Shrinkage Covariance Estimation Incorporating Prior Biological Knowledge (SHIP) with Applications to High-Dimensional Data
Vincent Guillemot, Monika Jelizarow, Arthur Tenenhaus, Anne-Laure Boulesteix
Department of Medical Informatics, Biometry and Epidemiology, University of Munich, Germany; Department SSE, Ecole Supélec, Gif-sur-Yvette, France

In “-omic data” analysis, information on the structure of covariates are broadly available either from public databases describing gene regulation processes and functional groups such as the Kyoto encyclopaedia of genes and genomes (KEGG), or from statistical analyses - for example in form of partial correlation estimators. The analysis of transcriptomic data might benefit from the incorporation of such a priori information.

We focus on the integration of structured information into statistical analyses in which at least one major step involves the estimation of a (high-dimensional) covariance matrix. More precisely, we revisit the recently proposed “SHrinkage Incorporating Prior” (SHIP) covariance estimation method, which takes into account the group structure of the covariates. In this paper, we suggest to integrate the SHIP covariance estimator into various multivariate methods such as linear discriminant analysis (LDA), global analysis of covariance (GlobalAncova), and regularized generalized canonical correlation analysis (RGCCA).

We demonstrate the use of the resulting new methods based on simulations and show that the benefit of the integration of prior information through the SHIP estimator critically depends on the importance of the covariance matrix in the considered method. Codes for reproducible analysis will be available from a companion website.
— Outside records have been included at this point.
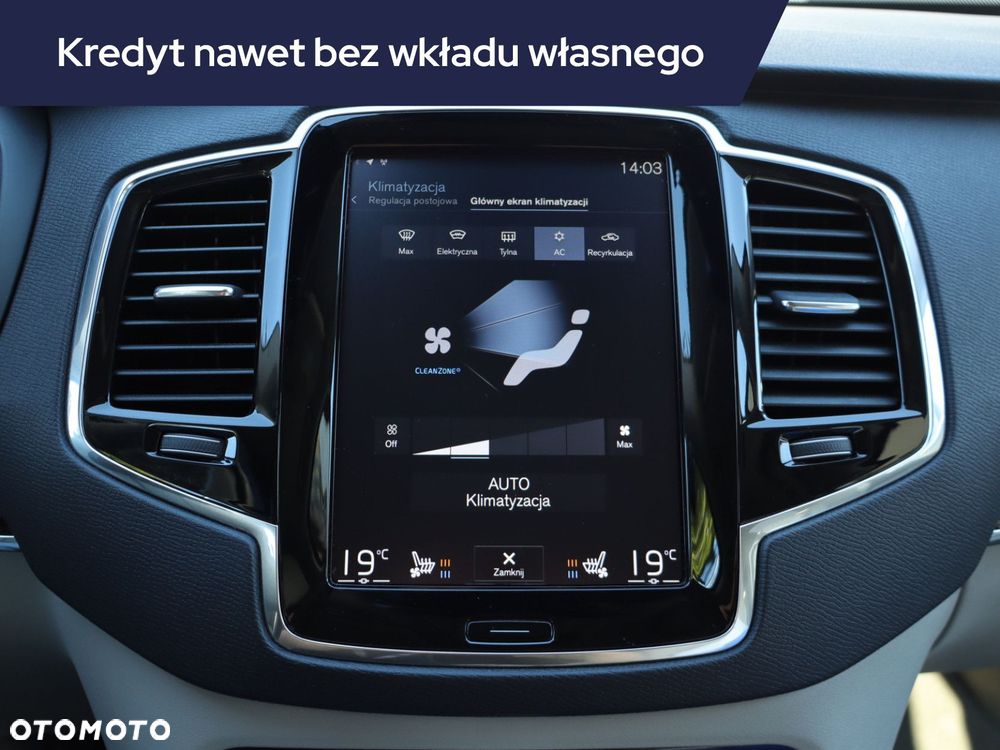 Volvo XC 90 - 15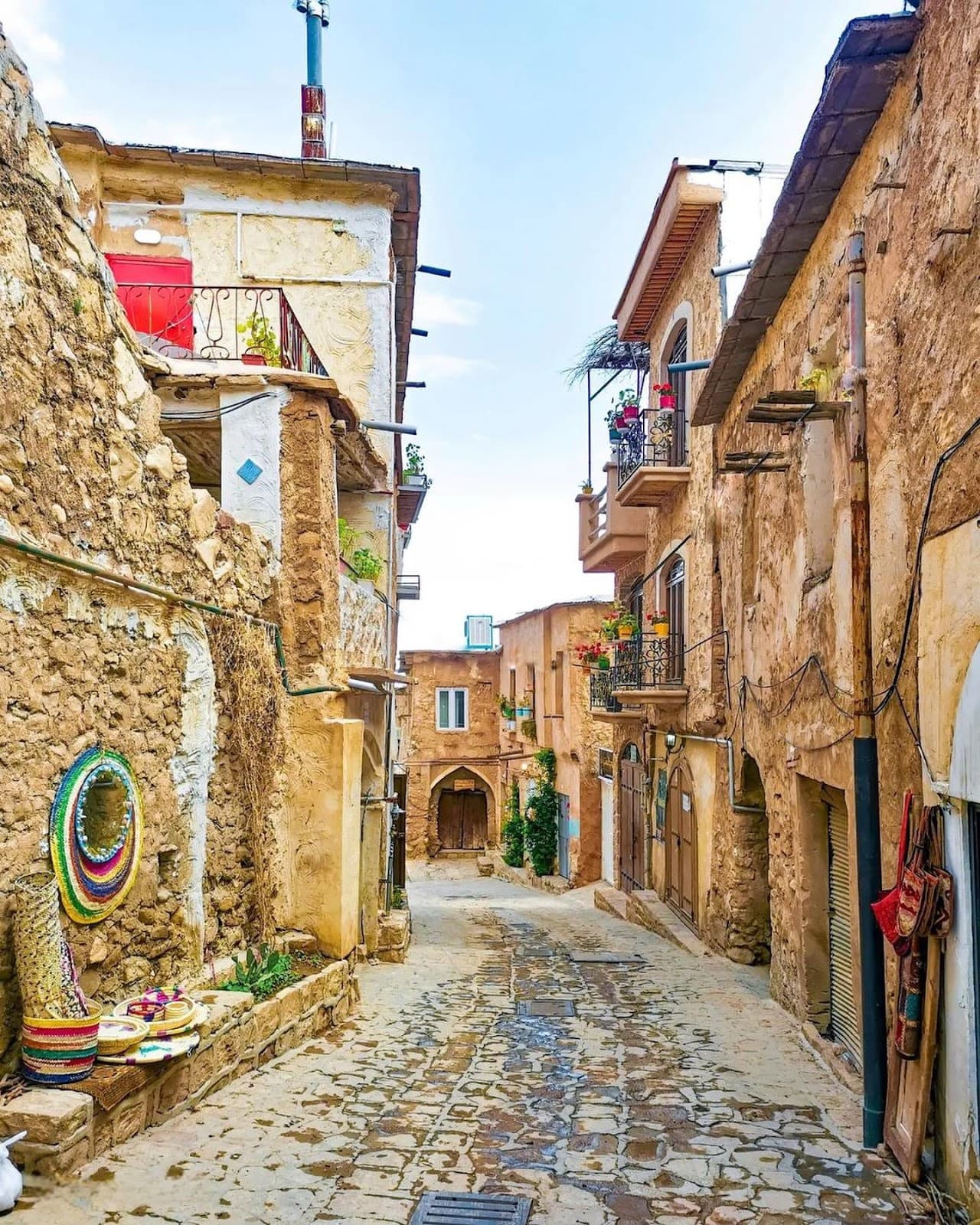 Qalat (Ghalat) Village - Image 1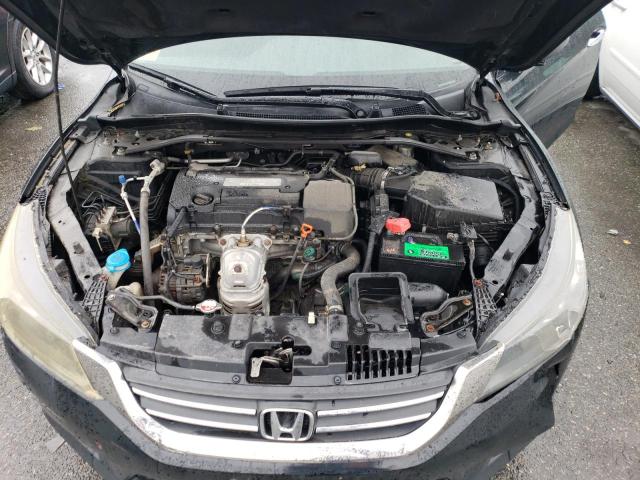 Photo 10 VIN: 1HGCR2F70FA202876 - HONDA ACCORD 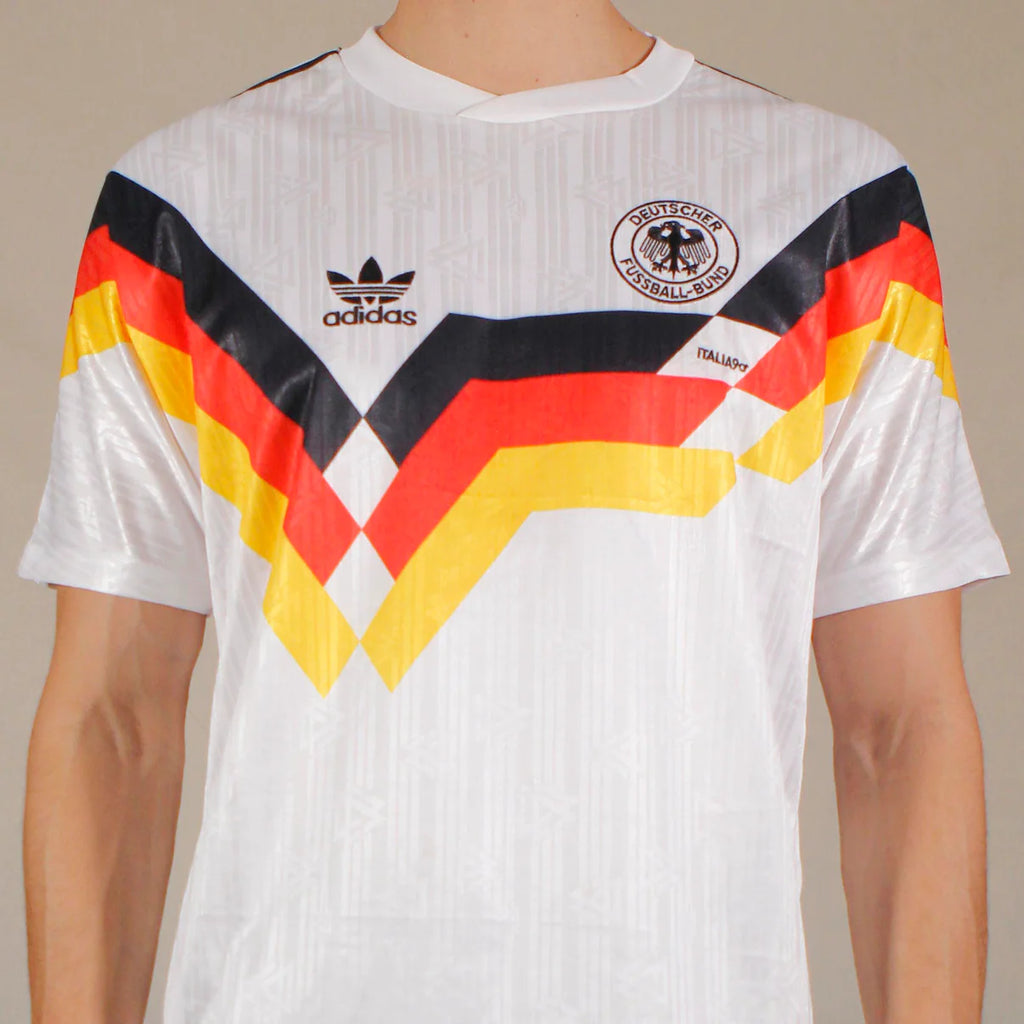 Alemania Local 1990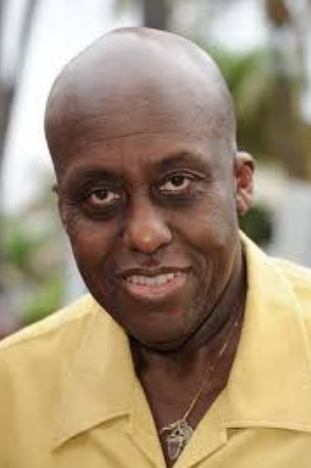Bill Duke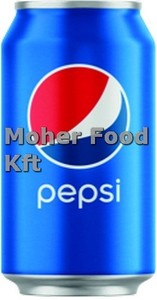 Pepsi Cola 0,33l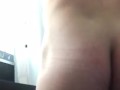 Horny on the plane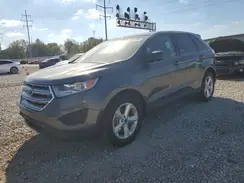 2FMPK4G96GBC57303 2016 FORD EDGE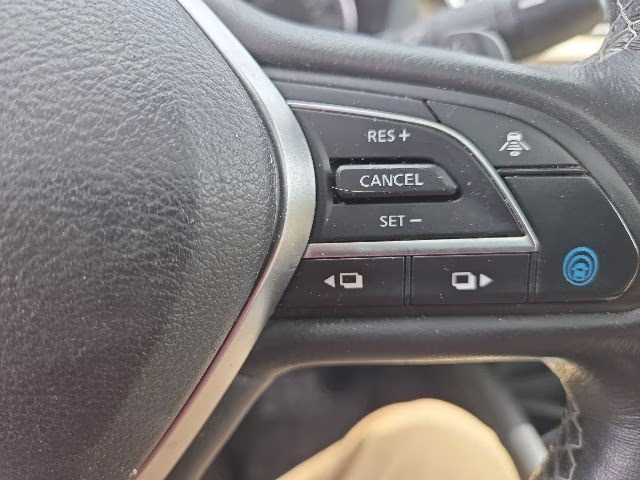 2021 Black Obsidian INFINITI QX50 LUXE AWD SUV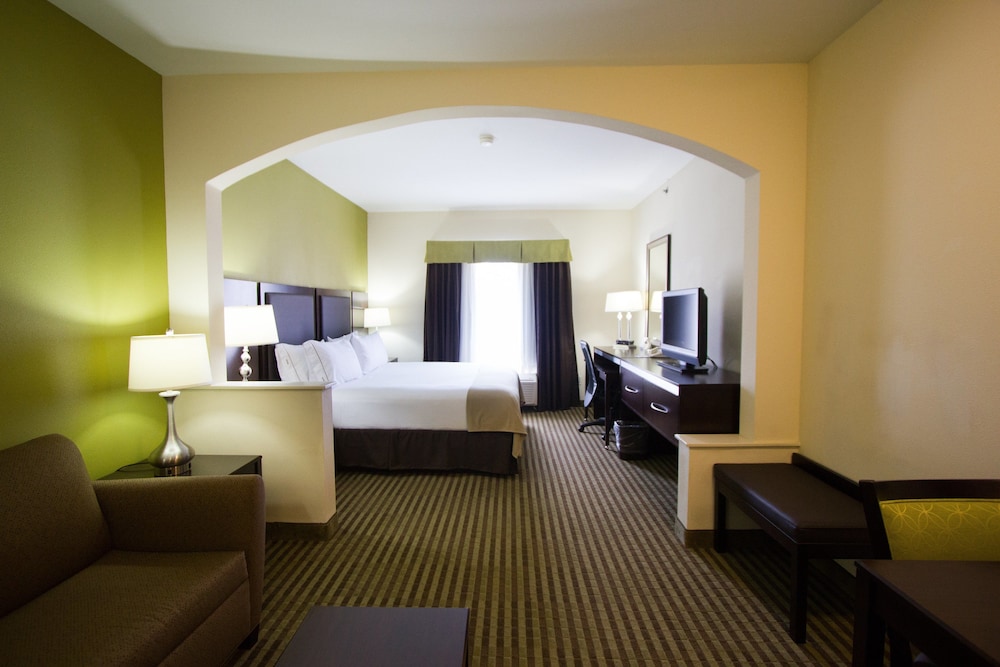 La Quinta Inn & Suites Nacogdoches - photo 6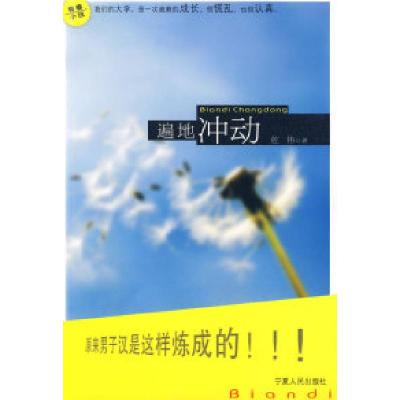 11遍地冲动978722704151122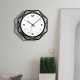 Vintage Handmade Acrylic Wall Clock 3D Elegant Gear Silent Clock Home Offcie Decoration Vintage Handmade Acrylic Wall Clock 3D Elegant Gear Silent Clock Home Offcie Decoration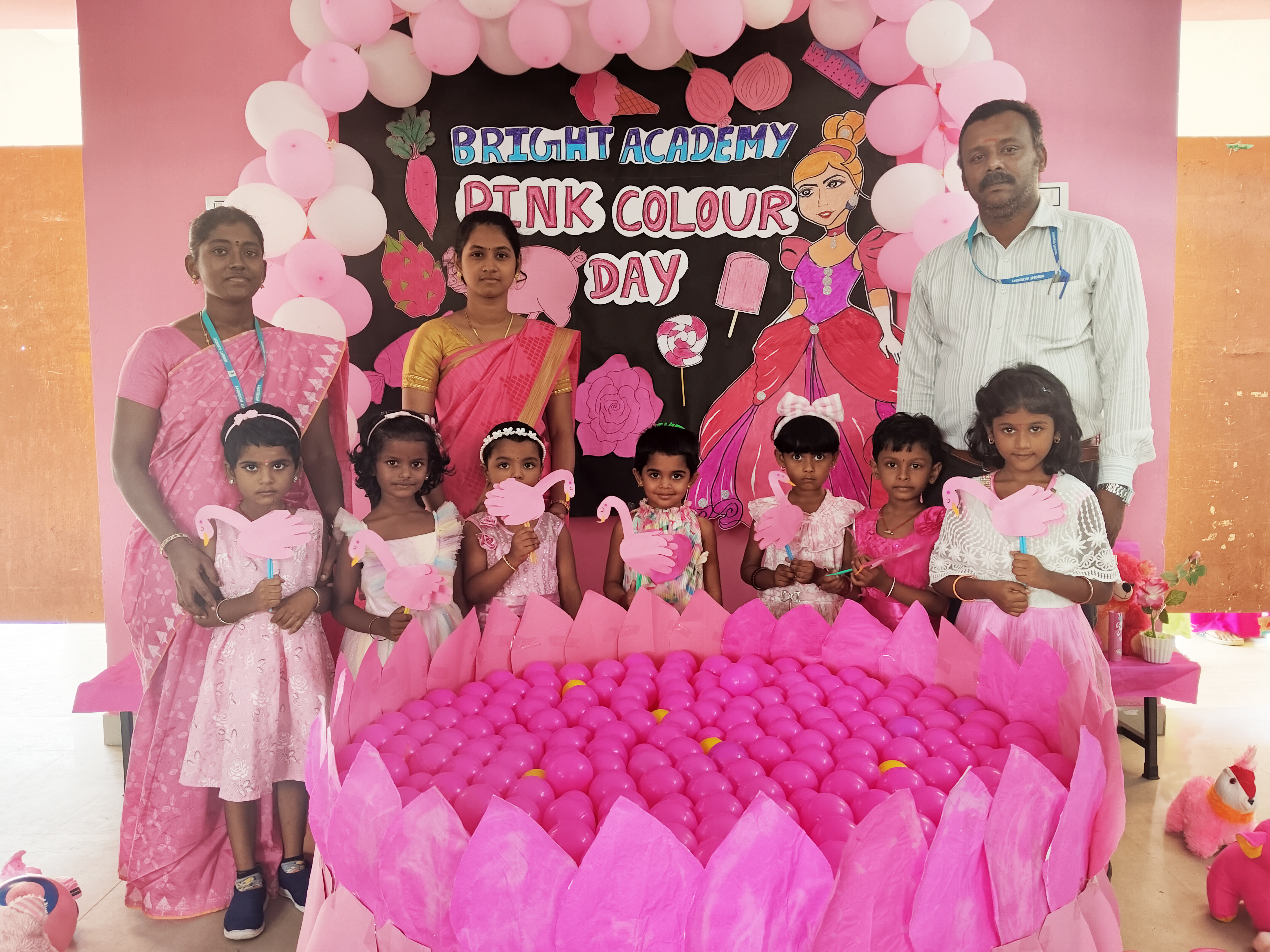 Pink Day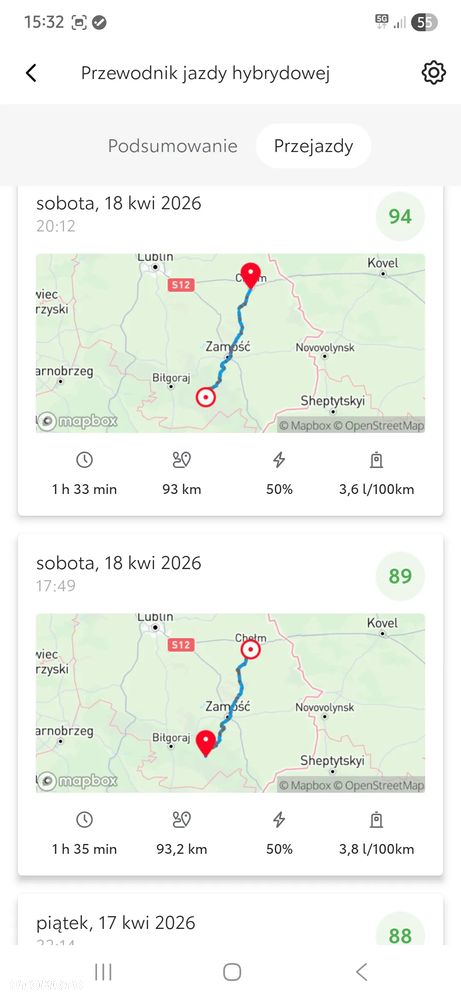 Toyota Corolla 1.8 Hybrid Comfort - 21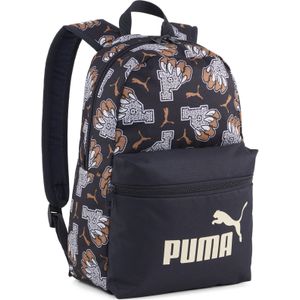 PUMA Phase rugzak 13L Small, Blauw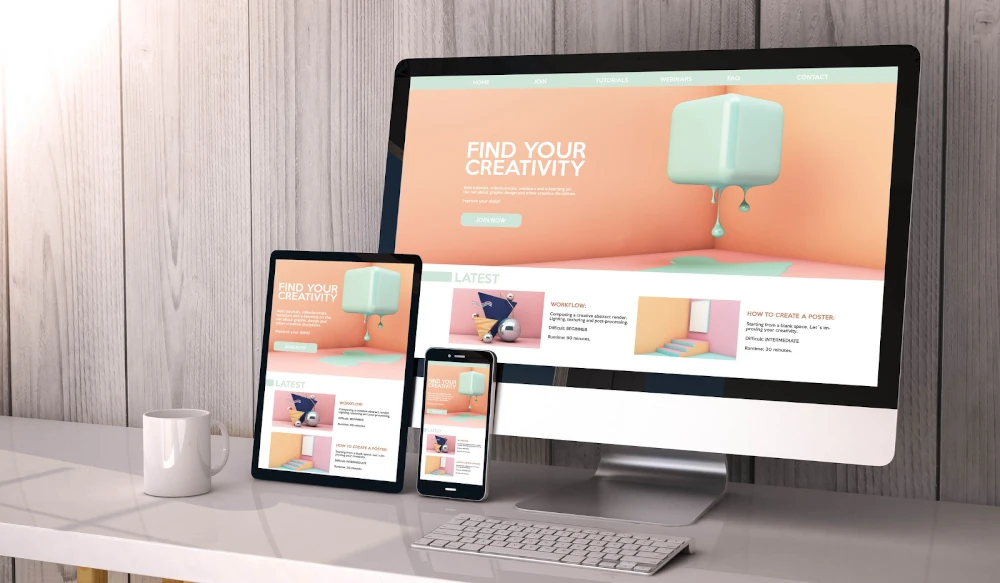 Make Sure Your Site is Compatible on All Devices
Keywords: Shrinkage covariance estimation; Linear discriminant analysis; Global tests via GlobalAncova; Regularized canonical correlation analysis

Biography: Anne-Laure Boulesteix is an assistant professor of Computational Molecular Medicine at the University of Munich. She obtained her PhD in statistics from the University of Munich in 2005 and has been working since then in medical research institutions. Her researches mainly focus on the statistical analysis of high-dimensional biological data with a special emphasis on multivariate methods, prediction models and validation issues.